The committee also called for adding six positions in the “cold case” unit in the division of criminal justice, including three in a new shooting task force that would be added to southwestern Connecticut.
Those issues are among the items up for discussion when the full House and Senate debate the budget.
In another move, the committee restored all funding for the arts that had been cut by Malloy and maintained specific line items for various cultural organizations. Malloy had originally proposed cutting those funds to zero and allowing the arts groups to compete for $14 million in funding, but the arts leaders who testified to the appropriations committee said they were unclear on how and when they would compete. Malloy later restored 80 percent of the funding after an outcry from arts leaders who came to the state Capitol complex for a public hearing.
The restorations of full funding included nearly $800,000 for the New Haven Festival of Arts and Ideas, $650,000 for the Mystic Aquarium, $575,000 for the Maritime Center Authority in Norwalk, nearly $400,000 for the Stamford Center for the Arts, more than $372,000 for the Beardsley Zoo in Bridgeport, and more than $100,000 for the Mark Twain and Harriet Beecher Stowe homes in Hartford. The committee’s recommendation included a new line item for the first time for The Bushnell Center for the Arts in Hartford, which will receive $250,000.

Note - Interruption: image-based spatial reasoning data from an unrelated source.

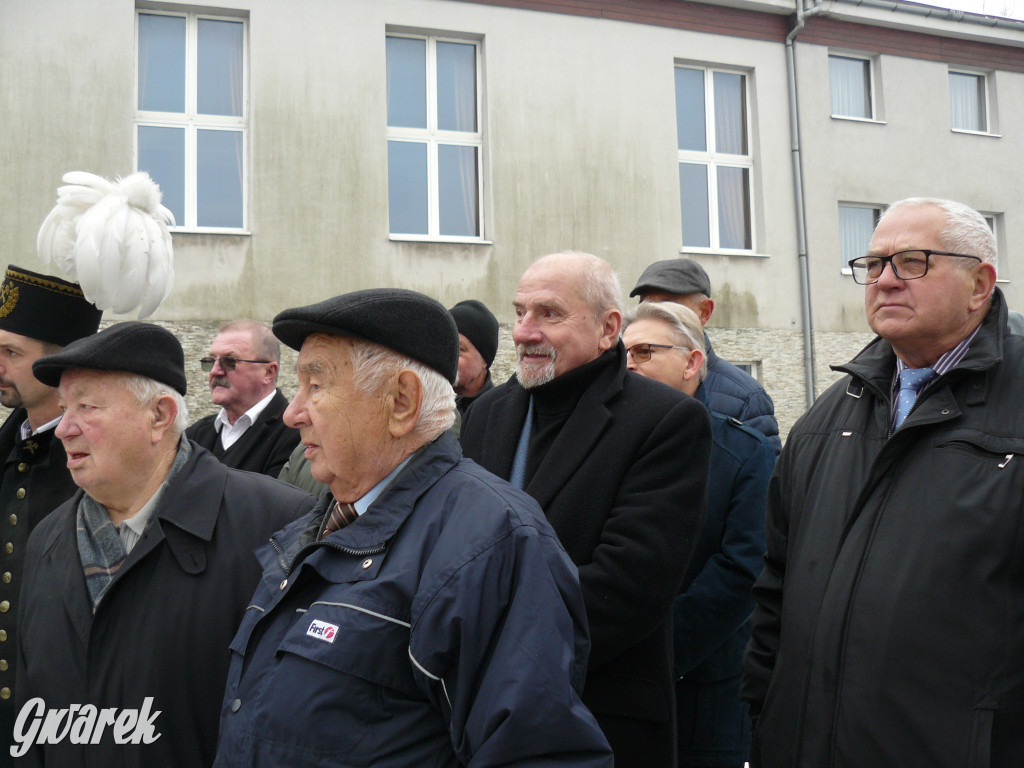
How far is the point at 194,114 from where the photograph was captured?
1135 cm

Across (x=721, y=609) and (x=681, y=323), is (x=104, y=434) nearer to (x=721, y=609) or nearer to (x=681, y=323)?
(x=721, y=609)

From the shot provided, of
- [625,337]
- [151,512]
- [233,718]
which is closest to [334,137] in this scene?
[625,337]

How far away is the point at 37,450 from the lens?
3.34 m

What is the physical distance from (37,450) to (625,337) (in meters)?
2.20

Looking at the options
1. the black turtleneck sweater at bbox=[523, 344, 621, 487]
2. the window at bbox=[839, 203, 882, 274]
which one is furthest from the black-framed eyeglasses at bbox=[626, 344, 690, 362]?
the window at bbox=[839, 203, 882, 274]

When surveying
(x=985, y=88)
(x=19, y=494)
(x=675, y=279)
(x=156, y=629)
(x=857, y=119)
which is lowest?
(x=156, y=629)

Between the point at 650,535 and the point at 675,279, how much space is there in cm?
241

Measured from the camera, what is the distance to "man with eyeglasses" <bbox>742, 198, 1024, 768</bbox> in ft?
7.30

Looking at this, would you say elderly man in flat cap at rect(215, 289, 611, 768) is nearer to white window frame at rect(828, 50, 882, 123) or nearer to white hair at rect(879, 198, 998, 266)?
white hair at rect(879, 198, 998, 266)

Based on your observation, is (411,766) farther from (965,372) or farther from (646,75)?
(646,75)

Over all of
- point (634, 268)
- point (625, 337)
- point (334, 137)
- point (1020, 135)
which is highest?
point (1020, 135)

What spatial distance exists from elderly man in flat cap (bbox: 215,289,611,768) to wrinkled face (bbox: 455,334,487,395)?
9.54 feet

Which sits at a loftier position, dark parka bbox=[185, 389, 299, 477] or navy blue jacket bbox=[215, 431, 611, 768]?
dark parka bbox=[185, 389, 299, 477]

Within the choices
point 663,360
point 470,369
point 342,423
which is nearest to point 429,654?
point 342,423
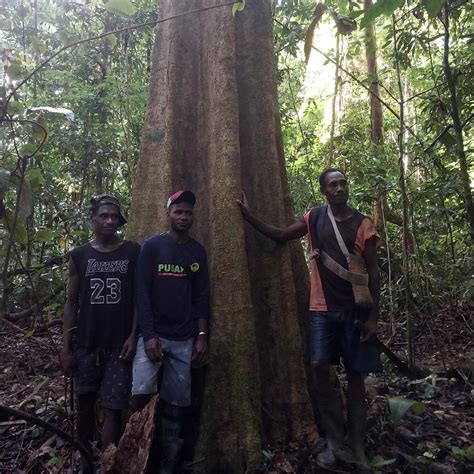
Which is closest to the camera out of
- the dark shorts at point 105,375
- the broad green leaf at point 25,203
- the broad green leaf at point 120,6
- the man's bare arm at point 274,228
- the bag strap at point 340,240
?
the broad green leaf at point 120,6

At the committee level, the Republicans offered a 55-page amendment as an alternative budget. That plan called for three tax cuts that would have included restoring the popular $500 property tax credit on the state income tax. The property tax credit is currently $300 — as set by the budget last year.
The Republicans also called for eliminating the state’s sales tax on clothing and footwear that cost less than $50, which would save an overall total of nearly $142 million for taxpayers per year. They also wanted to restore the sales tax exemptions for non-prescription drugs that would save taxpayers $17.5 million per year. After a brief debate, the Republican plan was rejected, 30-15, by the Democratic-dominated committee.
Republicans would have paid for their committee plan by eliminating two major programs: the earned income tax credit that had been installed last year by Malloy and the Democrats, and millions in public funding for political campaigns.